Data extract:
━━━━━━━━━━

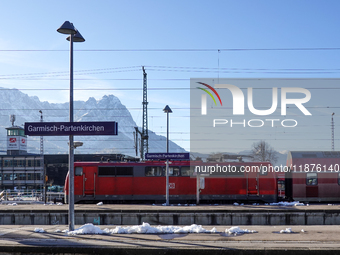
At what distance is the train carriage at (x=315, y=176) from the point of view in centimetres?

━━━━━━━━━━

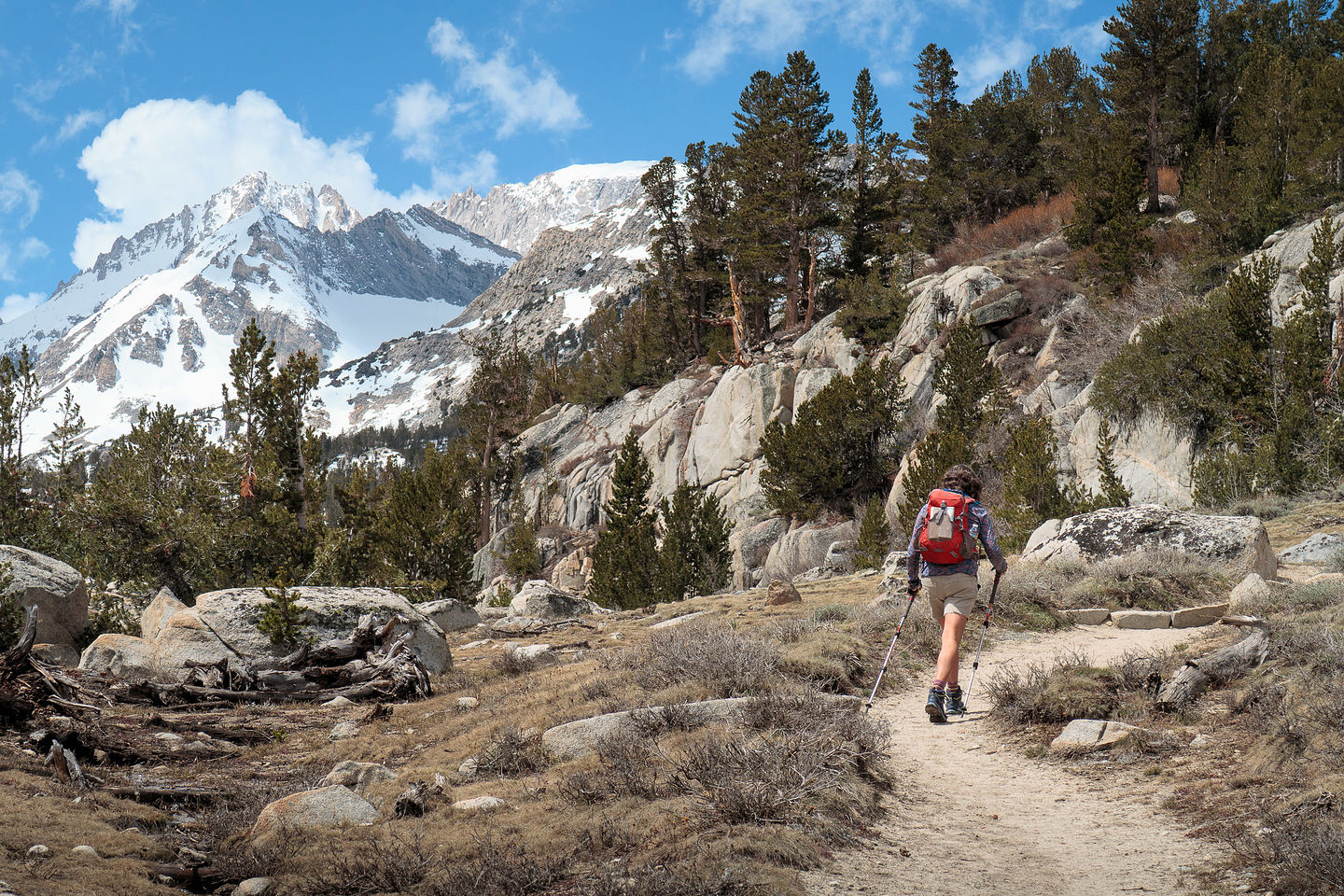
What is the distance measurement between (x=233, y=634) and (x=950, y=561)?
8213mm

━━━━━━━━━━

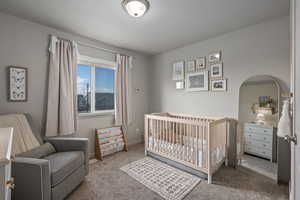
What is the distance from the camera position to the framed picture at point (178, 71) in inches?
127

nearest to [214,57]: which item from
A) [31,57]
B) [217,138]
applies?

━━━━━━━━━━

Exercise objective: Gather each line of the material above that contains the word "distance".

Solution to this task:
At what distance is the train carriage at (x=315, y=176) from the point of view in centimetres?
What is the distance measurement between (x=233, y=634) and (x=950, y=561)?
What is the distance from the camera position to the framed picture at point (178, 71) in inches?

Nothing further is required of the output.